Understanding informal self-reflexive acts as forms of assessment, however, is critical. When educators and trainers recognize informal types of assessment as part of the assessment process, they tend to be less resistant to institutional demands for assessment. Likewise, when institutions recognize that educators and trainers are already engaged in assessment, albeit perhaps not in a formal manner, they can leverage existing assessment practices and effectively scale up assessment with less resistance.
Can Assessment and Creativity Co-Exist?
To fully appreciate the challenges of assessment, consider the problems that faced Sandy Baxter when she was hired to scale up assessment efforts at one of the largest art and design schools in the US. Dr. Baxter, who holds a MFA in Visual Arts and Ed.D (with a specialization in educational assessment), was hired in 2012. At the time, the school in question was scrambling to develop a formal assessment program in preparation for an upcoming external accreditation review. What Dr. Baxter discovered when she arrived at the school was nothing short of alarming. Few programs across the school, which had six divisions and over 50 departments, had identified course or departmental learning outcomes. Moreover, while a few programs had informal assessment practices in place, with no guidelines on how to capture the assessment data, even the assessment work in progress was routinely lost. Compounding the lack of organized assessment efforts across the art and design school, Dr. Baxter discovered that many of the instructors at the school were resistant to identifying learning outcomes and assessing whether or not their education and training efforts were having any impact. As one instructor of ceramics explained, “I know what good work looks like, and that’s just not something that can be reduced to a set of learning outcomes or explained in an annual report.”
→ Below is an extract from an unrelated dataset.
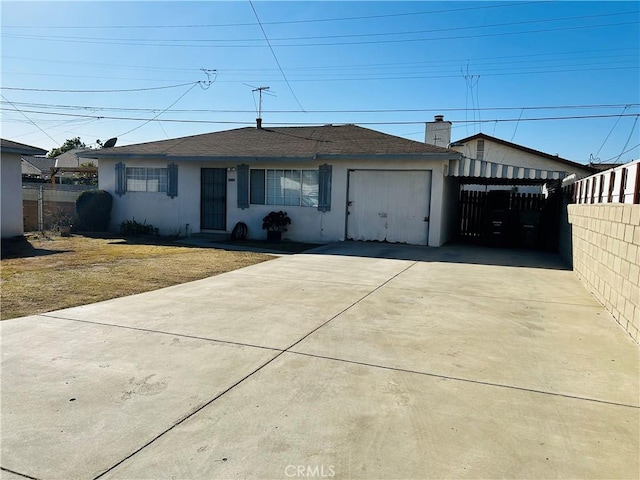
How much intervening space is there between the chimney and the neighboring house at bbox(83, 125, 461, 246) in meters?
4.66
While many professionals would find the situation encountered by Dr. Baxter more than a bit discouraging, as someone with a background in the fine arts, she was fully prepared to face some resistance and already knew her work was cut out for her when she accepted the position. Creative workers—who include artists and artist educator, as well as a growing cohort of workers engaged in media, technology and culture work across professions—frequently have a negative reaction to assessment efforts. After all, being asked to account for the impact of one’s work on an ongoing basis can be perceived as paternalistic or instrumental. Creative workers, who typically value agency and the ability to explore new ideas through trial and error, naturally consider top-down assessment efforts antithetical to the creative process driving their work. The misperception, however, is that they are not always already engaged in assessment, and this is precisely what Dr. Baxter recognized and deployed to scale up the school’s assessment efforts. Indeed, between 2012 and 2015, she turned a school with little formal assessment into an exemplary model, and she did it by harnessing the existing but not necessarily visible assessment efforts of the school’s instructors, all artist-educators. So what’s her advice?
1. When attempting to scale up assessment of an education or training program, don’t assume that assessment is not already happening in informal ways. Assess the existing assessment culture and identify where assessment is happening, how it is happening, and what language workers use to talk about assessment.
2. Use assessment tools that are context appropriate. For example, avoid bombarding creative workers with purely quantitative approaches. Combine quantitative and qualitative tools to capture a wider range of data.
3. Integrate assessment efforts so they do not increase workers’ workloads. Find ways to capture data that is already being collected but not necessarily captured for assessment purposes.
4. If you’re asking workers to assess education or training efforts, whether it is in a school or college setting or workplace training environment, ensure that they are aware of the benefits of their assessment work. After all, assessment needs to be understood as something that holds the potential to improve educators’ and trainers’ efforts and not simply something that supports institutional compliance.